• KUTIPAN ARTIKEL:
Senin 30 Dec 2024 12:00 WIB

PHRI Jabar Tatap Tahun 2025 dengan tak Terlalu Menggembirakan

Okupansi hotel di bulan Januari dan Februari tahun 2025 pun diprediksi d bawah 30%

Rep: Muhammad Fauzi Ridwan/ Red: Arie Lukihardianti
Salah satu hotel di Kota Bandung (Ilustrasi)
Foto: Dok Republika
Salah satu hotel di Kota Bandung (Ilustrasi)

REPUBLIKA.CO.ID, BANDUNG--Perhimpunan Hotel dan Restoran Indonesia (PHRI) Jawa Barat (Jabar) menatap tahun 2025 dengan kondisi yang tidak menggembirakan. Mereka memprediksi tingkat keterisian hotel atau okupansi di awal bulan Januari hingga Februari di 2025 akan mengalami anjlok.

Ketua PHRI Jabar Dodi Ahmad Sofiandi memprediksi 2025 menjadi tahun yang berat bagi pengusaha hotel. Sebab terdapat sejumlah permasalahan yang terjadi seperti daya beli masyarakat yang rendah, PPN yang naik menjadi 12 persen serta upah karyawan yang naik di tahun 2025.

• TUGAS PENGERJAAN:
a) Jawab pertanyaan berikut tentang artikel okupansi hotel:
(i) Okupansi hotel pada Januari dan Februari 2025 diprediksi berada di bawah berapa persen?
(ii) Siapa Ketua PHRI Jabar?
(iii) PPN naik menjadi berapa persen?
b) Ganti "Jawa Barat" dengan "Provinsi Jawa Barat" pada bagian artikel okupansi hotel yang diawali kata-kata "Foto: Dok Republika" dan diakhiri "akan mengalami anjlok.", lalu tuliskan ulang bagian tersebut.
Kerjakan hanya berdasarkan artikel di atas.

• DATA MASUKAN:
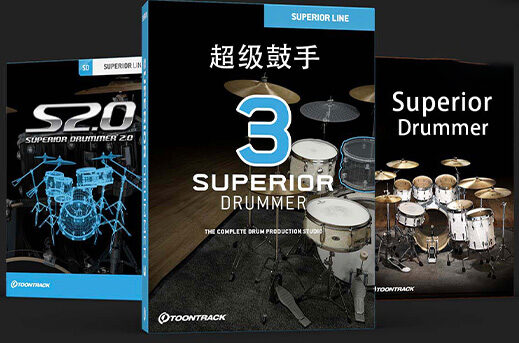 超级鼓手音源 Toontrack Superior Drummer v3.4.2 VR 升级包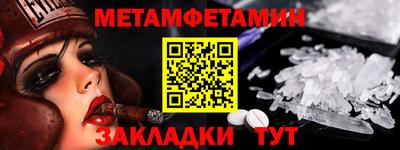мдма Каменск-Уральский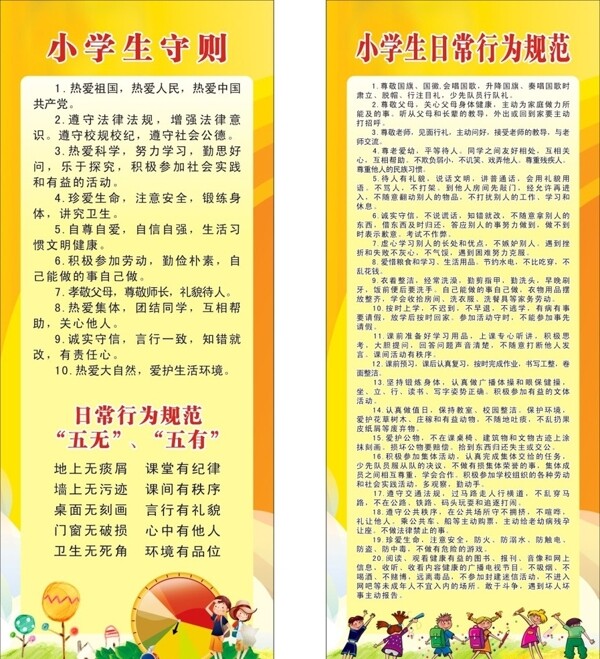 小學(xué)生守則與規(guī)范
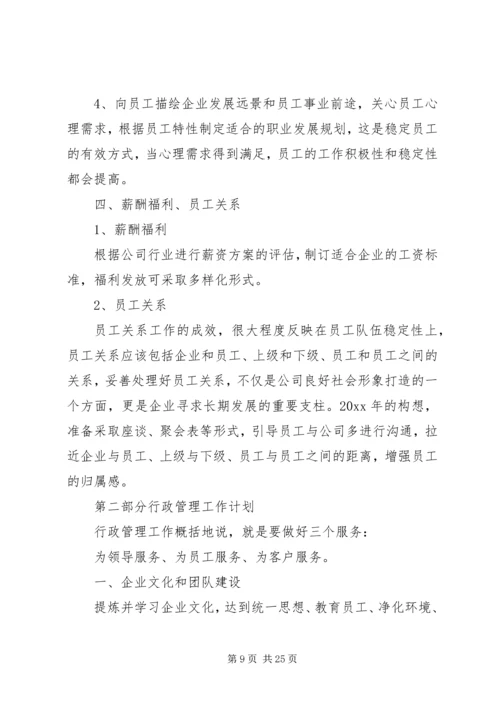 人力资源个人工作计划五篇.docx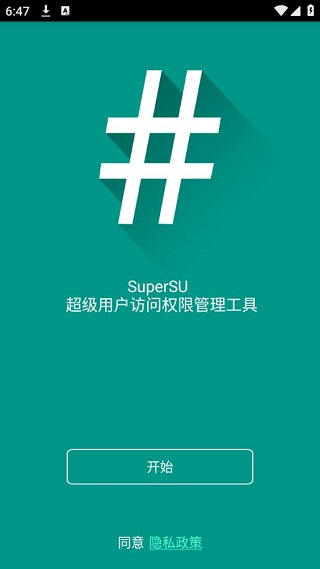 SuperSU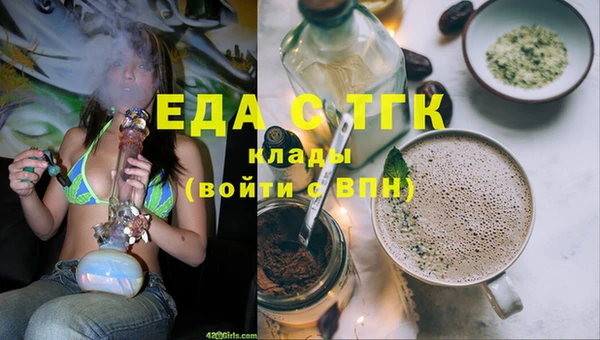 гидропоника Арсеньев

• JAWABAN TIAP TUGAS:
a)
(i) Di bawah 30%.
(ii) Dodi Ahmad Sofiandi.
(iii) 12 persen.

b)
Foto: Dok Republika
Salah satu hotel di Kota Bandung (Ilustrasi)

REPUBLIKA.CO.ID, BANDUNG--Perhimpunan Hotel dan Restoran Indonesia (PHRI) Provinsi Jawa Barat (Jabar) menatap tahun 2025 dengan kondisi yang tidak menggembirakan. Mereka memprediksi tingkat keterisian hotel atau okupansi di awal bulan Januari hingga Februari di 2025 akan mengalami anjlok.